### TASK PROMPT:
According to the Susquehanna ISA amendment text, what was the vote by which FERC rejected the Amended ISA?

### DOCUMENT TEXT:
Susquehanna ISA Amendment. Under a prior, FERC-accepted interconnection agreement between PJM, Susquehanna, and a subsidiary of PPL Corporation (“PPL”) (collectively, the “ISA Parties”), Susquehanna is permitted to decrease by up to 300 MW the amount of power supply that it would otherwise provide to the power grid within PPL’s service area. Susquehanna currently provides that power to load via load-owned transmission directly connected to Susquehanna rather than supplying load from the power grid. In June 2024, PJM filed at FERC an Amended Interconnection Service Agreement (“Amended ISA”) executed between the ISA Parties permitting Susquehanna to decrease by up to 480 MW the amount of power supply that it would otherwise provide to the power grid and now intends to sell to AWS instead. PJM previously concluded such increase in the amount of withheld power would have no reliability impacts on the grid. In June 2024, despite the Amended ISA being applicable solely to the PPL service area, Exelon Corporation and AEP filed a protest to the Amended ISA at FERC and raised generic issues involving the direct connection of load service to generators. FERC responded by issuing a deficiency letter in August 2024 seeking more information about the arrangement described in the Amended ISA and separately setting a Technical Conference for November 2024 to discuss broader issues related to (i) co-located load connected directly to generation; and (ii) emerging reliability issues resulting from the dramatic rise in data center demand for power. In September 2024, PJM provided a response to FERC’s August 2024 deficiency letter on the Amended ISA and filed a Construction Service Agreement between the ISA Parties and Mid-Atlantic Interstate Transmission, LLC to facilitate certain network upgrades to ultimately accommodate a 960 MW decrease of power supply to the grid. Talen filed its own comments in September 2024 and written testimony in the Technical Conference proceeding in October 2024. Shortly after the conclusion of the FERC Technical Conference on November 1, 2024, FERC issued a 2-1 decision rejecting the Amended ISA. Talen may seek a rehearing of the FERC order within the 30-day deadline for such motions and, if necessary, file a subsequent appeal in a U.S. Court of Appeals.
18
The prior FERC-accepted interconnection agreement between the ISA Parties permitting Susquehanna to decrease 300 MW of its current power supply from the power grid remains in place and facilitates the initial sale of power to AWS under the AWS PPA. The Company is evaluating its commercial and legal options to provide the most efficient path to full development of the AWS data center campus. Such options include, but are not limited to, potential submission of a revised form of Amended ISA or alternate contract structures with AWS. If the Company is unable commercially or legally to resolve the Amended ISA approval impediments and realize the full development of the AWS data center campus, there may be a material impact on our future results of operations and (or) financial condition.

### GIVEN RECORDS:
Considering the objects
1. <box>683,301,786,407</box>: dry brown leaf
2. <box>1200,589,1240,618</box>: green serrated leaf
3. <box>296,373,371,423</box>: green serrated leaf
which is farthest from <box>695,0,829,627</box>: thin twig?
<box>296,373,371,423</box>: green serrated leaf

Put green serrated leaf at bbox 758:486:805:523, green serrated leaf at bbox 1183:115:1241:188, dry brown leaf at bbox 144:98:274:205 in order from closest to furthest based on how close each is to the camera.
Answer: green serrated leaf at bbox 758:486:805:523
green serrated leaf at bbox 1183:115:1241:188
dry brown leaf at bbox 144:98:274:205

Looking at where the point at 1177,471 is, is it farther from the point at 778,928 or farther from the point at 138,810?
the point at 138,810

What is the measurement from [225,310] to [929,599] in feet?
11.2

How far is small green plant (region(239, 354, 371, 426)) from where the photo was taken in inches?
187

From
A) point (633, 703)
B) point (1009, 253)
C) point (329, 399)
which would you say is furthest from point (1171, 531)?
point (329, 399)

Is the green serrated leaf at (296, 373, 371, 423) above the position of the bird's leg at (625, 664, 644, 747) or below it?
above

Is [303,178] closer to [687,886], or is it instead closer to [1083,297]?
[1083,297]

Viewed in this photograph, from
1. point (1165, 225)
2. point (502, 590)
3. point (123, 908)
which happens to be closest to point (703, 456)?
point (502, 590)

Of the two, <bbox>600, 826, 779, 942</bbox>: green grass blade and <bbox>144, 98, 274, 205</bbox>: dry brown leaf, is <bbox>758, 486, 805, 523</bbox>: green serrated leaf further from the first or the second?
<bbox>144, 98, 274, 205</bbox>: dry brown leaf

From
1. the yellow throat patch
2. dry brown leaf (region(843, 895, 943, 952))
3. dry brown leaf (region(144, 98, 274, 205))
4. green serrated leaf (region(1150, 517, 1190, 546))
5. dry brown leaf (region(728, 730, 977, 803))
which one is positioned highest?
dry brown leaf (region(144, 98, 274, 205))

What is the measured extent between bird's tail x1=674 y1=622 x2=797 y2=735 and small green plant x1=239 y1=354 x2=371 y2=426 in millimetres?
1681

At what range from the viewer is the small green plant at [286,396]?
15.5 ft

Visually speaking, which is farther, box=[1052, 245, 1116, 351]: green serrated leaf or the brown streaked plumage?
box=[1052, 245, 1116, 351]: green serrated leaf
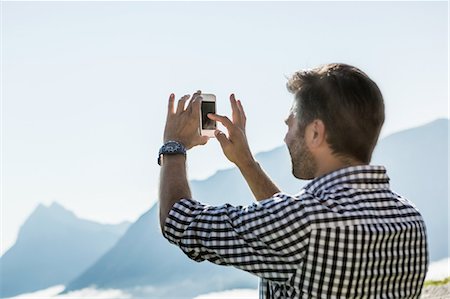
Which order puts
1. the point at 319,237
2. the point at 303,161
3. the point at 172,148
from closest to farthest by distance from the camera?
the point at 319,237 < the point at 303,161 < the point at 172,148

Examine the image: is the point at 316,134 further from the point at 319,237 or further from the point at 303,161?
the point at 319,237

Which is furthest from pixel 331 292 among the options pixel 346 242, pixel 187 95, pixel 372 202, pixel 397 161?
pixel 397 161

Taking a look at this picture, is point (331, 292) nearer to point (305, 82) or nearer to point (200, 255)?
point (200, 255)

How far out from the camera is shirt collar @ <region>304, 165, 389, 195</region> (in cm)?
163

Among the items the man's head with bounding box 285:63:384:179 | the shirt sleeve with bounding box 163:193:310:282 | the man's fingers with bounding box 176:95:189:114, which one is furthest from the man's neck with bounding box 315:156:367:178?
the man's fingers with bounding box 176:95:189:114

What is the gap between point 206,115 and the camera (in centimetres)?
191

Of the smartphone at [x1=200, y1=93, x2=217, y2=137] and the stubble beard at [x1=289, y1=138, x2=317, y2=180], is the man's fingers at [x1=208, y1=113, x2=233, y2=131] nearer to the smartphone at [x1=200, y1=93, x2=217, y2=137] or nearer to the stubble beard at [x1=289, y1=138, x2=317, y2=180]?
the smartphone at [x1=200, y1=93, x2=217, y2=137]

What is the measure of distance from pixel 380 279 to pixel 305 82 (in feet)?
1.53

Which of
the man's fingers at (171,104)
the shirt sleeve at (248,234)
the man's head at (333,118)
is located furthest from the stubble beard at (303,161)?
the man's fingers at (171,104)

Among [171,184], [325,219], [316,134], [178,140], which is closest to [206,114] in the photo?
[178,140]

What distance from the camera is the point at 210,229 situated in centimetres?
165

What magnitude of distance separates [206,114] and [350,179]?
0.46 m

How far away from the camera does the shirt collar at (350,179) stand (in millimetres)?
1630

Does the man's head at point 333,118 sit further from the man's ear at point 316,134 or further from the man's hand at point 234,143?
the man's hand at point 234,143
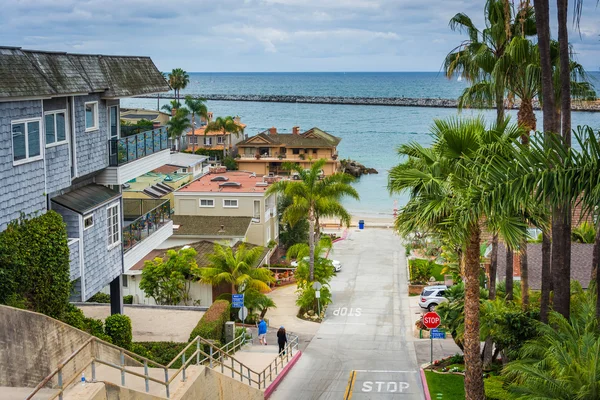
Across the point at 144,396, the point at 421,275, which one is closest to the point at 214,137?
the point at 421,275

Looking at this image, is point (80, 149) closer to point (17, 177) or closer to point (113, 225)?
point (113, 225)

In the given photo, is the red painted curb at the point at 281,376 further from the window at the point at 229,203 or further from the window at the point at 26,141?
the window at the point at 229,203

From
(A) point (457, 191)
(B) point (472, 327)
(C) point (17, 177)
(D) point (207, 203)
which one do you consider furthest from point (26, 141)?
(D) point (207, 203)

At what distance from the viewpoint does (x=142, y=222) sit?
27625 millimetres

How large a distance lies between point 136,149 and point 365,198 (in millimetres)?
77612

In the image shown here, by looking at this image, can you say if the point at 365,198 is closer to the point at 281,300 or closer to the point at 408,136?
the point at 281,300

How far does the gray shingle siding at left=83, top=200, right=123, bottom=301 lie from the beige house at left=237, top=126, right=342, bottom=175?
246 ft

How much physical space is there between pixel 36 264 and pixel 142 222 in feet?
28.5

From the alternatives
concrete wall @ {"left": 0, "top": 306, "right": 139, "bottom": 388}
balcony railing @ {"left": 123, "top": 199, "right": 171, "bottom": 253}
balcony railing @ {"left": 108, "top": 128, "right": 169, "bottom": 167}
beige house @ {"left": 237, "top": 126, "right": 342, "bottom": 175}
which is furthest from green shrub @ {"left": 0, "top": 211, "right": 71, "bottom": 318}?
beige house @ {"left": 237, "top": 126, "right": 342, "bottom": 175}

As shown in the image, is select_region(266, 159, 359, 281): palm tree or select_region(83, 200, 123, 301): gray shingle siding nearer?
select_region(83, 200, 123, 301): gray shingle siding

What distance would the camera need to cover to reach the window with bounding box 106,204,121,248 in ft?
81.4

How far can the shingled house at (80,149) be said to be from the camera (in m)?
18.9

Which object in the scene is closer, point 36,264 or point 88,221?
point 36,264

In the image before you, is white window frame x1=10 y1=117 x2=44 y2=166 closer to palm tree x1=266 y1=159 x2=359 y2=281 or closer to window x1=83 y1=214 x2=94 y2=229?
window x1=83 y1=214 x2=94 y2=229
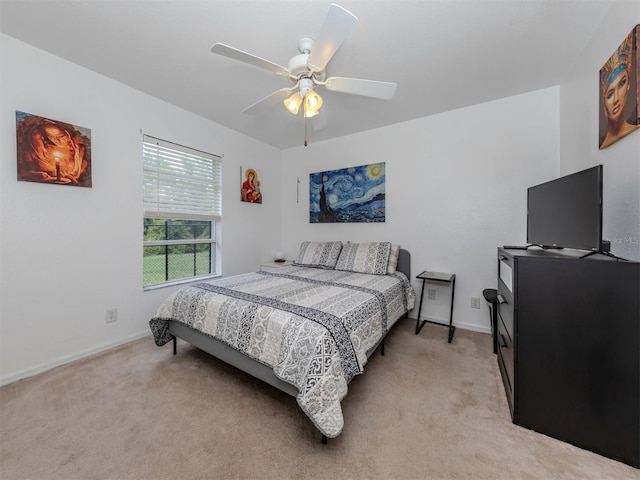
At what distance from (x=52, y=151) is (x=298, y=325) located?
7.90ft

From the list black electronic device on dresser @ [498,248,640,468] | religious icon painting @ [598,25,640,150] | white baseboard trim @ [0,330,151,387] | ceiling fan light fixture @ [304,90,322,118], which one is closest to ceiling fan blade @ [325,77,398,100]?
ceiling fan light fixture @ [304,90,322,118]

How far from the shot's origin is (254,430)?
1.45 m

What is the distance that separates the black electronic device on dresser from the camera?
1205 mm

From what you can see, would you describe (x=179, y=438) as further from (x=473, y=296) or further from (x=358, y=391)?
(x=473, y=296)

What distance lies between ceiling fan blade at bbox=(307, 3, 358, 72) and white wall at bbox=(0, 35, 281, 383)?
6.68 feet

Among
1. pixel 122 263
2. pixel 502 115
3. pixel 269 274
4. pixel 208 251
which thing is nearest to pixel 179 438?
pixel 269 274

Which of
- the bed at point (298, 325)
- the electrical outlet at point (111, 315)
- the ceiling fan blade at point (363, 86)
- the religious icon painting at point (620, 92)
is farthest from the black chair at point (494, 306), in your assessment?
the electrical outlet at point (111, 315)

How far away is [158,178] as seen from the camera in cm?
271

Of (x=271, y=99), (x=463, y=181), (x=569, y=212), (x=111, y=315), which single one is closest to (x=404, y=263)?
(x=463, y=181)

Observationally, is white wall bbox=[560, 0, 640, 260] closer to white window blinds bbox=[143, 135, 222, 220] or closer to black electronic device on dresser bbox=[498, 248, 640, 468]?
black electronic device on dresser bbox=[498, 248, 640, 468]

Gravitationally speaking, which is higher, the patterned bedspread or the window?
the window

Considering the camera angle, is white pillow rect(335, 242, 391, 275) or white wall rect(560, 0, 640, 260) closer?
white wall rect(560, 0, 640, 260)

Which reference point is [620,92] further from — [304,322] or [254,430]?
[254,430]

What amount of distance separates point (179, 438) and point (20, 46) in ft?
9.76
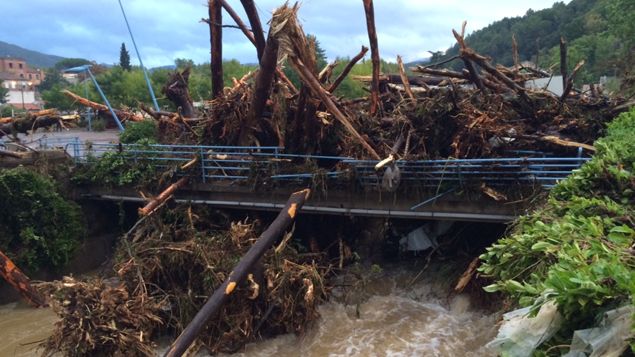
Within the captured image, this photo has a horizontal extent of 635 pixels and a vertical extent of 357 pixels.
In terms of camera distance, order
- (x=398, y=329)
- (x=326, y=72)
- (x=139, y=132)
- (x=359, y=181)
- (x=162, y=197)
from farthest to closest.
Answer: (x=139, y=132)
(x=326, y=72)
(x=162, y=197)
(x=359, y=181)
(x=398, y=329)

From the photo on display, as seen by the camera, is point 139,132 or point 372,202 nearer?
point 372,202

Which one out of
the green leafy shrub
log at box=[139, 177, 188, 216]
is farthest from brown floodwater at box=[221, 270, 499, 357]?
the green leafy shrub

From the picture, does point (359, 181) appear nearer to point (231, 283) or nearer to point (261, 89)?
point (261, 89)

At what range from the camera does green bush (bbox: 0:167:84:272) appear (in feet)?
33.3

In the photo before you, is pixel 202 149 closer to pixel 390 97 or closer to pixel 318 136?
pixel 318 136

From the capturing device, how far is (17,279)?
8.81 meters

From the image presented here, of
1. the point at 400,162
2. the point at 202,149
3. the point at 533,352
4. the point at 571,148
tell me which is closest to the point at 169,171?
the point at 202,149

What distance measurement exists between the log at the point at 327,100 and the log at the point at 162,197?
3.23 meters

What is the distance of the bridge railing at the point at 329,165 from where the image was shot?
24.8ft

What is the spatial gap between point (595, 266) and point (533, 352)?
0.55 meters

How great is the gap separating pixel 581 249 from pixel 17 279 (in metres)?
8.69

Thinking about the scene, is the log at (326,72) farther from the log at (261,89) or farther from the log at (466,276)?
the log at (466,276)

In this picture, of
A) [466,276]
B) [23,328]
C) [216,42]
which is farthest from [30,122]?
[466,276]

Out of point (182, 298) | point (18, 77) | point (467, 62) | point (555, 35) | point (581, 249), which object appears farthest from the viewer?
point (18, 77)
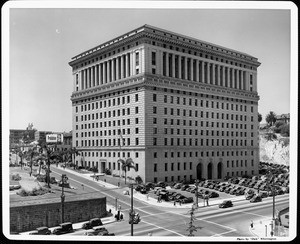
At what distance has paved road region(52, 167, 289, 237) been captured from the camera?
115ft

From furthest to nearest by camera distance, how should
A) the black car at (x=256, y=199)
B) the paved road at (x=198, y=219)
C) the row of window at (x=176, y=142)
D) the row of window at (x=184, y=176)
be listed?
the row of window at (x=176, y=142) < the row of window at (x=184, y=176) < the black car at (x=256, y=199) < the paved road at (x=198, y=219)

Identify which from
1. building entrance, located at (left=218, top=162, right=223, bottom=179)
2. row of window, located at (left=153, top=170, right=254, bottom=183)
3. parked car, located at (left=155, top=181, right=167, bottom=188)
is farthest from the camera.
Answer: building entrance, located at (left=218, top=162, right=223, bottom=179)

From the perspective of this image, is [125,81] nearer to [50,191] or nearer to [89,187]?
[89,187]

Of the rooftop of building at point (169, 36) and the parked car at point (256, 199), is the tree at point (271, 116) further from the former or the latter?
the parked car at point (256, 199)

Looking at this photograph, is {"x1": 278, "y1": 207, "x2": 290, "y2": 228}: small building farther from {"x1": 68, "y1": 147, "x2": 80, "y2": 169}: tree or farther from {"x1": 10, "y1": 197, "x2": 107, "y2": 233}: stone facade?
{"x1": 68, "y1": 147, "x2": 80, "y2": 169}: tree

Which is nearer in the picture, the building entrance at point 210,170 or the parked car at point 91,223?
the parked car at point 91,223

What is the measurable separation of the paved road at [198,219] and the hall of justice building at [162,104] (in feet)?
61.1

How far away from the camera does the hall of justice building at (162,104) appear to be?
6588 cm


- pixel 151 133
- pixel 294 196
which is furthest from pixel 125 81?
pixel 294 196

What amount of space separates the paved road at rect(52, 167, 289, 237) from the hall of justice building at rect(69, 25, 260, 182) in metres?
18.6

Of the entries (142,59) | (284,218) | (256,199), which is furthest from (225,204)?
(142,59)

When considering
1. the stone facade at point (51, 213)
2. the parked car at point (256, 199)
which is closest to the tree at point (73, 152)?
the stone facade at point (51, 213)

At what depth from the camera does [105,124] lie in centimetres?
7656

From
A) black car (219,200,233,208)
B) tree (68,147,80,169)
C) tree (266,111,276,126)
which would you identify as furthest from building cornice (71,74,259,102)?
black car (219,200,233,208)
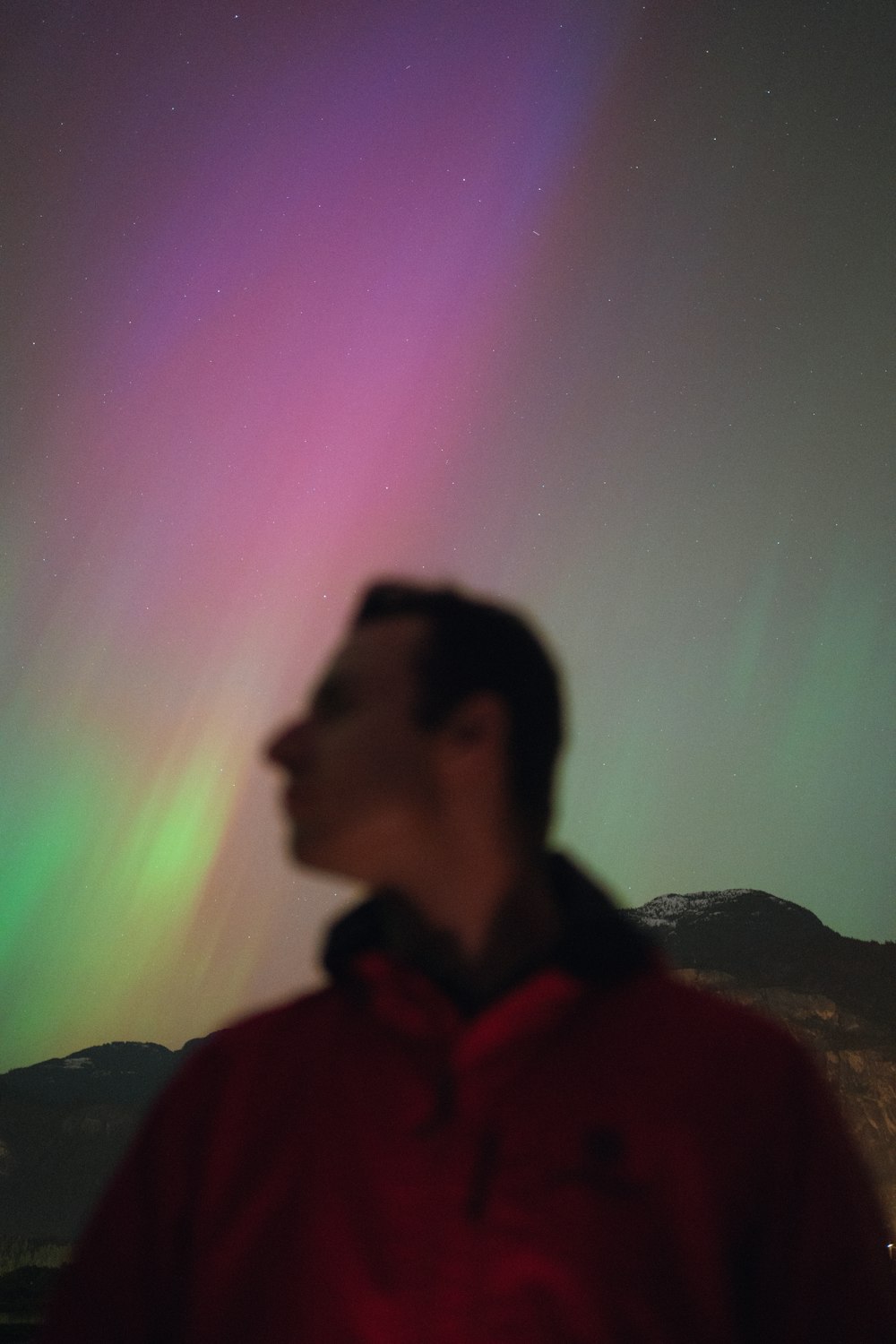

### OUTPUT OF THE EXERCISE:
2-1